Your goal
Carry on the passage about how microplastics reach the deep seafloor, starting after its last sentence.

Document passage

* * * *

Earth’s oceans are full of plastic. Though the state-sized garbage patches formed by ocean currents are the most visible, just an estimated 1% of ocean plastic lurks on the surface. The other 99% hides elsewhere in the ocean and may be found in the deep sea, mixed in with seafloor sediment. These particles are often in the form of microplastics: fragments of plastic goods degraded to less than 1 millimeter in length.
Scientists know these deep-sea plastics don’t get there by simply sinking from the surface since their distribution doesn’t match the locations of surface garbage patches. Results of laboratory experiments and seafloor sampling campaigns led scientists to suspect these plastic particles instead reach the deep ocean via turbidity currents, gravity-driven cascades of sediment-rich water that flows from rivers over the continental shelf and down to the seafloor. But no one had observed the process until now.

* * * *

Exercise data

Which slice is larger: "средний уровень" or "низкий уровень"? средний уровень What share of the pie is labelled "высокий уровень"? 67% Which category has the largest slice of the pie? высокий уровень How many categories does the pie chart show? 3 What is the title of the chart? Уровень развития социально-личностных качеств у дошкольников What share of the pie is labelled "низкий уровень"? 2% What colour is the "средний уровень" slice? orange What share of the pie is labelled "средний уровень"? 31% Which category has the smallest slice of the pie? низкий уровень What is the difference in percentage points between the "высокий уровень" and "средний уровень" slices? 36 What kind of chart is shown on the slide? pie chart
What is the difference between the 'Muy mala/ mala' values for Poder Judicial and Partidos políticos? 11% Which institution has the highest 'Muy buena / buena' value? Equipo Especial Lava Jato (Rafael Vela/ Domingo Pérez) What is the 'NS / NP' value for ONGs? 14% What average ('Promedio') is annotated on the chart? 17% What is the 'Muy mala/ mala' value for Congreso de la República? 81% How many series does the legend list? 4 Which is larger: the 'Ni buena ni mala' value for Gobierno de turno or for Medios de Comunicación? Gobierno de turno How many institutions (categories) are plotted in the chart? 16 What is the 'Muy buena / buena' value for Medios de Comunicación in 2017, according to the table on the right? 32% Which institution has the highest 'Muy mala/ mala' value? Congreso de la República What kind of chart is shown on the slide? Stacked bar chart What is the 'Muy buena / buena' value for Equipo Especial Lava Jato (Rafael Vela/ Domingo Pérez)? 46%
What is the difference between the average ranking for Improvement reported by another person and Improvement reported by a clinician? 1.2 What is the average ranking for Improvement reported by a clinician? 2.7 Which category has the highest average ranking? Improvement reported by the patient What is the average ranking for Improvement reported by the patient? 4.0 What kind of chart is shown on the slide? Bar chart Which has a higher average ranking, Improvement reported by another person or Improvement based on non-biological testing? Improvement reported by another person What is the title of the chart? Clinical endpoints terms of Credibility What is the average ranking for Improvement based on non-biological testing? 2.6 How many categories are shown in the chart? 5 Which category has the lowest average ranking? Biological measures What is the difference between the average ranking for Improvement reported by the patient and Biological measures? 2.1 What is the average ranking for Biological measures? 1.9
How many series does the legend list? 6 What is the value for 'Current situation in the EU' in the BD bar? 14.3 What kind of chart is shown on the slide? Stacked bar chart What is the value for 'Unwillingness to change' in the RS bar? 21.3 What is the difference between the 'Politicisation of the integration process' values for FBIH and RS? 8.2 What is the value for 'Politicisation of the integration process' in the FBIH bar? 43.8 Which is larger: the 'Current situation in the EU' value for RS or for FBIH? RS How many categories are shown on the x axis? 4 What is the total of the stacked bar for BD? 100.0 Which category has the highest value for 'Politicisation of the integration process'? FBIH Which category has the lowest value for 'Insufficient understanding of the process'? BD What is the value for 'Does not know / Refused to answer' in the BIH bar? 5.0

* * * *

Response box
A new study published in Environmental Science and Technology presents the first direct evidence of an underwater microplastics “avalanche,” a turbidity current that transported plastic pollution to the bottom of a deep ocean canyon. The findings raise concerns about how microplastics may be affecting marine organisms because the same turbidity currents foster biodiversity hot spots in the same locations.
“The fact that we captured this in action proves the theory, but it also highlights the threats that microplastics pose.”
“Turbidity currents are an important process that transports sediments and nutrients to the deep sea. The question was: Do they also transport plastics?” said Florian Pohl, a sedimentologist at the University of Bayreuth in Germany who was not involved in the research. Pohl was the lead author on a 2020 study that predicted the existence of these microplastics “avalanches” using laboratory experiments.
“The fact that we captured this in action proves the theory, but it also highlights the threats that microplastics pose,” said Ian Kane, a coauthor of the new study and a sedimentologist at the University of Manchester. “This study is further evidence of the impact that we’re having on the oceans.”
Measuring Microplastics
To observe turbidity currents in action, the research team headed to Whittard Canyon, an undersea canyon in the Celtic Sea nearly 4 kilometers (2.5 miles) deep. They installed sensors in the canyon that could measure turbidity current velocity and detect sediment concentration.
The team also installed a sediment trap just above the seafloor to collect material transported by the turbidity current and drilled cores of seafloor and subseafloor sediment at seven sites at varying depths in the canyon.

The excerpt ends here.